1. Field of the Invention
The invention relates to inference engines, and more particularly to scalable inference engines for relational database systems.
2. Description of Related Art
The incremental evolution of the Web to a Semantic Web is gaining momentum. Resource Description Framework (RDF) is being widely adopted as a standard to capture the semantics of data. Facts represented as RDF (subject, predicate, object) triples can capture both relationships between resources as well as attribute values associated with a resource. This simple standard representation allows programs (agents) to automatically process data belonging to diverse independently developed applications and web pages. Also, the World Wide Web Consortium (W3C) has proposed ontology representation languages, Resource Description Framework Schema (RDFS) and Web Ontology Language (OWL), to capture domain knowledge. As more and more RDF(S)/OWL encoded data (hereafter referred to as semantic data) becomes available, semantic data stores are needed that support efficient storage, querying, and inference capabilities.

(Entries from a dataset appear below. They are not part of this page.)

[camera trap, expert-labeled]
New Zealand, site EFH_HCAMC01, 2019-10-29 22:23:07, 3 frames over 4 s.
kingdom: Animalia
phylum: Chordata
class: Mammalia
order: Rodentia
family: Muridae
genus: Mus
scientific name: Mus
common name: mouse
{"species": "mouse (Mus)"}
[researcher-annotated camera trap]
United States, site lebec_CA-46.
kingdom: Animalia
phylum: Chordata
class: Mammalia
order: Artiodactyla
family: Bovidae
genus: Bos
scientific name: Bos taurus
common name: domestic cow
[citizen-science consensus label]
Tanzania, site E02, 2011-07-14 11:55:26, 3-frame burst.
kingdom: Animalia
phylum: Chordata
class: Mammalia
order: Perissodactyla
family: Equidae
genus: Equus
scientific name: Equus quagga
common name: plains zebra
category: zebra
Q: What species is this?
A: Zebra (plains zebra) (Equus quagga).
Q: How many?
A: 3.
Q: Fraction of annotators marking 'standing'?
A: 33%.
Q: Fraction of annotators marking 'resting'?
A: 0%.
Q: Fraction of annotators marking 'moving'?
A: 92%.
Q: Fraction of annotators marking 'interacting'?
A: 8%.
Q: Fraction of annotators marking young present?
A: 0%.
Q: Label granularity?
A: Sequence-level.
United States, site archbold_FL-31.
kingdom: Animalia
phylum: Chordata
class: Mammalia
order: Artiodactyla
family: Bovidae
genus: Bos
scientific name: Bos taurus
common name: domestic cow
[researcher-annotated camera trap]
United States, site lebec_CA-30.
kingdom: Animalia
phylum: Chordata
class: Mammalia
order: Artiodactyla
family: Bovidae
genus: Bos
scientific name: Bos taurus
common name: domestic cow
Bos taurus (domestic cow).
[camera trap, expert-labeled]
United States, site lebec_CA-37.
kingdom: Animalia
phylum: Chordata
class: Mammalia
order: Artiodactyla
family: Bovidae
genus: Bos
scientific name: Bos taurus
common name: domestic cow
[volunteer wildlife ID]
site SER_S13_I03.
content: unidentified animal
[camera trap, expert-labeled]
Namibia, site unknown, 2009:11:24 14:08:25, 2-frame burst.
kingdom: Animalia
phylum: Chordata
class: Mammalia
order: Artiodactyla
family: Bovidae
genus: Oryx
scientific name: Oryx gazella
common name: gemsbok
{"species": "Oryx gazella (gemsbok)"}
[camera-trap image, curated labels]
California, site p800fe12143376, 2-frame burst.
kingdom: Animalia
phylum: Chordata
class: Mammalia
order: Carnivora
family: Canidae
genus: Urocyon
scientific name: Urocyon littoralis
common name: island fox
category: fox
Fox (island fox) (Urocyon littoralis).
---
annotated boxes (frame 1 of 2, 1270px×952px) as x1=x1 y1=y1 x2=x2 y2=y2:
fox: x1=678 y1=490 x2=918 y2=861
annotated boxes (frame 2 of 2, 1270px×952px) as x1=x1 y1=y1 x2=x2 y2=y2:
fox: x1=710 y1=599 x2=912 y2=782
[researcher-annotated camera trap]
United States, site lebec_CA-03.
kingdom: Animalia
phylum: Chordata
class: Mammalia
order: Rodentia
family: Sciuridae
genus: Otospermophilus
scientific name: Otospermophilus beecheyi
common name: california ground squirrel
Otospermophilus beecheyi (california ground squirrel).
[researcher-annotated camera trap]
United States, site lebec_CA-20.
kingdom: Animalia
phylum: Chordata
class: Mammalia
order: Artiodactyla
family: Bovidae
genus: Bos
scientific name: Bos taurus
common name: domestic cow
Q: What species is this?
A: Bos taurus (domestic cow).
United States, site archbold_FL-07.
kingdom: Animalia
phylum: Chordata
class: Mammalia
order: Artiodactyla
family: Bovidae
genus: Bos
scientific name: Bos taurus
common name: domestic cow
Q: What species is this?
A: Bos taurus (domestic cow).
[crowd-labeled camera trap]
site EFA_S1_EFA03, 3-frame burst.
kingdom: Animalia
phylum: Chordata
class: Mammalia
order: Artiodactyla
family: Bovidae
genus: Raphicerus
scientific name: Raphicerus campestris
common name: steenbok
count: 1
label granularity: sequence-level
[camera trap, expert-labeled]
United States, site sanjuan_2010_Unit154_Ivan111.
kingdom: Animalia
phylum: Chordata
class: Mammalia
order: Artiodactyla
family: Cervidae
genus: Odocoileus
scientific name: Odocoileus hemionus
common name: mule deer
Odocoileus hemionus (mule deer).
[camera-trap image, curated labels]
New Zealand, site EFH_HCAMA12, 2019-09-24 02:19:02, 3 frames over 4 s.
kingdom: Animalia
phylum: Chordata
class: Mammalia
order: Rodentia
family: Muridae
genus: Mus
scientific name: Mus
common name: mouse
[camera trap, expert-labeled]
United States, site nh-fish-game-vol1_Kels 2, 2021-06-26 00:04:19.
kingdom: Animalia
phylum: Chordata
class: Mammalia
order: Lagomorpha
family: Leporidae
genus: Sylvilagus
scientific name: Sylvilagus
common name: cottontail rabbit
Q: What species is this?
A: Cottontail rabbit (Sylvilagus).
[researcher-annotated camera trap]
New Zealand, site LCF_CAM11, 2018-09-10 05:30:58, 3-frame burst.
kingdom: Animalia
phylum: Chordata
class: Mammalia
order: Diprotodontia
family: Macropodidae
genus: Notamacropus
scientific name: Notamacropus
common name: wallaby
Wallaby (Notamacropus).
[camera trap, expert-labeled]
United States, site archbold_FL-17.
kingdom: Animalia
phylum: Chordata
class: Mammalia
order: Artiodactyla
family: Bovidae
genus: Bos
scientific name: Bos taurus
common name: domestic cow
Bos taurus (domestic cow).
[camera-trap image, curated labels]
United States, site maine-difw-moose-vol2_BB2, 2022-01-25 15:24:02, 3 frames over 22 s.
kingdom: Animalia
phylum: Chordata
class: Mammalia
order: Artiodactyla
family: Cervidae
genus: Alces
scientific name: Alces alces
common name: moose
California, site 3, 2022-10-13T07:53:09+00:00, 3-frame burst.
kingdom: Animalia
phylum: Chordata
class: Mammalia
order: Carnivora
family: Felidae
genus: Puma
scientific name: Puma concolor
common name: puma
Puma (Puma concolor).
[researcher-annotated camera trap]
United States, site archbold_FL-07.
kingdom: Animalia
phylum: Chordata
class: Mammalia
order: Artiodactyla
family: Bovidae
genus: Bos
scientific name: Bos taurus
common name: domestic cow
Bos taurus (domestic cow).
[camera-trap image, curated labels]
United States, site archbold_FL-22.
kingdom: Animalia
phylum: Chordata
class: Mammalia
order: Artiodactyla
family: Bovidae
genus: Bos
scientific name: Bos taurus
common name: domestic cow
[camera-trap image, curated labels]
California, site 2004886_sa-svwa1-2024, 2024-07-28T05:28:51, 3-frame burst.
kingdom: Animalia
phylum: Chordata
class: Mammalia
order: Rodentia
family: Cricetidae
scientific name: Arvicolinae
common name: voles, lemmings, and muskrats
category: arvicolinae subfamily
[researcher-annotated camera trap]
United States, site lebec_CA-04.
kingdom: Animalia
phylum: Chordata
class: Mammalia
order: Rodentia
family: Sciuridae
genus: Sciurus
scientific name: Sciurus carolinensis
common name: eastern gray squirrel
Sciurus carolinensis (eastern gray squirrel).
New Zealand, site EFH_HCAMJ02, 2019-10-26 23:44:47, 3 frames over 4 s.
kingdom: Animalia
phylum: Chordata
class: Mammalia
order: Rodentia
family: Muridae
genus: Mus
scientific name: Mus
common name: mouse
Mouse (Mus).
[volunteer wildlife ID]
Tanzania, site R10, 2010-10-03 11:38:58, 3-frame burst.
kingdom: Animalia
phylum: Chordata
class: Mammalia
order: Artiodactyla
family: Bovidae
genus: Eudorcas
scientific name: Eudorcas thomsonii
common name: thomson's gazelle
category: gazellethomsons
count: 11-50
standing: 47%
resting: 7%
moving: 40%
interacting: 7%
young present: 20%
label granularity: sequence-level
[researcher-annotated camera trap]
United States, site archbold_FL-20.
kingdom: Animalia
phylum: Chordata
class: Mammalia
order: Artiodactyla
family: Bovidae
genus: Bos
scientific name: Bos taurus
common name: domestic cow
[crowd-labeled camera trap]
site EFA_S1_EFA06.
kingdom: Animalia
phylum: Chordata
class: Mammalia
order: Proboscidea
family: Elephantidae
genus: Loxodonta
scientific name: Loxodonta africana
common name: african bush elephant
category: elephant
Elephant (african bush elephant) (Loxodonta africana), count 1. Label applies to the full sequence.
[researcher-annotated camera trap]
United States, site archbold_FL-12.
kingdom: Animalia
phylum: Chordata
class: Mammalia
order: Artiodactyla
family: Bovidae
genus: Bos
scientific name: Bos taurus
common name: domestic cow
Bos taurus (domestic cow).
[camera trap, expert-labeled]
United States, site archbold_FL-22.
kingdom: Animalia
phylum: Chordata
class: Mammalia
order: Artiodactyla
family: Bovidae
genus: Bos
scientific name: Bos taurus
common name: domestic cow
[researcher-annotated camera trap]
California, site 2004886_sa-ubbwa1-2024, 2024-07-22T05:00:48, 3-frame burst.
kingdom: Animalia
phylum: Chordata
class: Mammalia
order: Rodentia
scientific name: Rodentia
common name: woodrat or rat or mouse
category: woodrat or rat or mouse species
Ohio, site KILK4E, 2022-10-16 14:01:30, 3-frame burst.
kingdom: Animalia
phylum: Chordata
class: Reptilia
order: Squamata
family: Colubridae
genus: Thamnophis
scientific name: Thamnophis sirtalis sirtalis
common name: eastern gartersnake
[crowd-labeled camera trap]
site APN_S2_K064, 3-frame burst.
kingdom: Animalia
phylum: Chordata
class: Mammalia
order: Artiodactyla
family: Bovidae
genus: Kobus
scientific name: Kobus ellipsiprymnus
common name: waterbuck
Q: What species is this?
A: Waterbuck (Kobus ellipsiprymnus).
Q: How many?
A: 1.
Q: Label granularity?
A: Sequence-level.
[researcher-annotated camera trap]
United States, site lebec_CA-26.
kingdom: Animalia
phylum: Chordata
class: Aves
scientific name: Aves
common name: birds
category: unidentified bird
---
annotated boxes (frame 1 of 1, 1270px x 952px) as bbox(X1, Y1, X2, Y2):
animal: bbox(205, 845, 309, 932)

Challenge of Semantic Data Stores
A unique challenge of semantic data stores is the need to automatically derive additional facts based on semantics of RDFS/OWL constructs. Thus, inference engines are an integral part of semantic data stores. Supporting an inferencing capability is challenging for several reasons:                Expressiveness vs. Tractability tradeoffs: On one hand, we would like to have sufficiently expressive constructs to allow users to compactly capture domain knowledge. On the other hand, efficient reasoning is required.        Pre-known semantics vs. user-defined semantics expressed as rules: For RDFS and OWL constructs, since the semantics are known, it simplifies the task of developing the inference engine. However, user-defined semantics expressed as domain rules pose additional challenges, as a general-purpose rule translation mechanism needs to be implemented.        Scalability: The inference engine should be able to do inferencing on arbitrarily large knowledge bases, which rules out main memory based solutions. Another unique aspect of inferencing is that it could produce no additional triples or could produce millions of triples. The inference engine implementation should be able to adapt itself as amount of derived triples increases.        
What is needed is a scalable rule-based inference engine that supports RDF and OWL, and is implemented in a relational database management system.